---------- 작업 자료 ----------

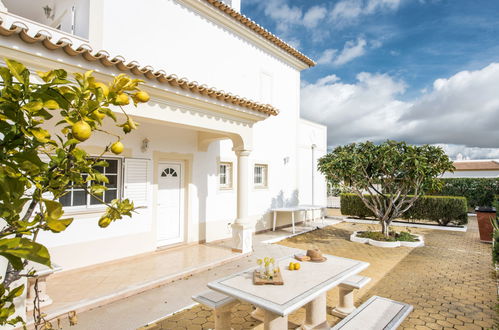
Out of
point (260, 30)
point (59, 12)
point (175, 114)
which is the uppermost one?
point (260, 30)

----------

해야 할 일: 위 모든 항목의 줄을 '번호'와 '내용' 두 열로 된 마크다운 표로 옮기되, 빈 줄은 빼세요. 그림은 표에 넣지 마세요.

작업 결과:
| 번호 | 내용 |
|---|---|
| 1 | Out of |
| 2 | point (260, 30) |
| 3 | point (59, 12) |
| 4 | point (175, 114) |
| 5 | which is the uppermost one? |
| 6 | point (260, 30) |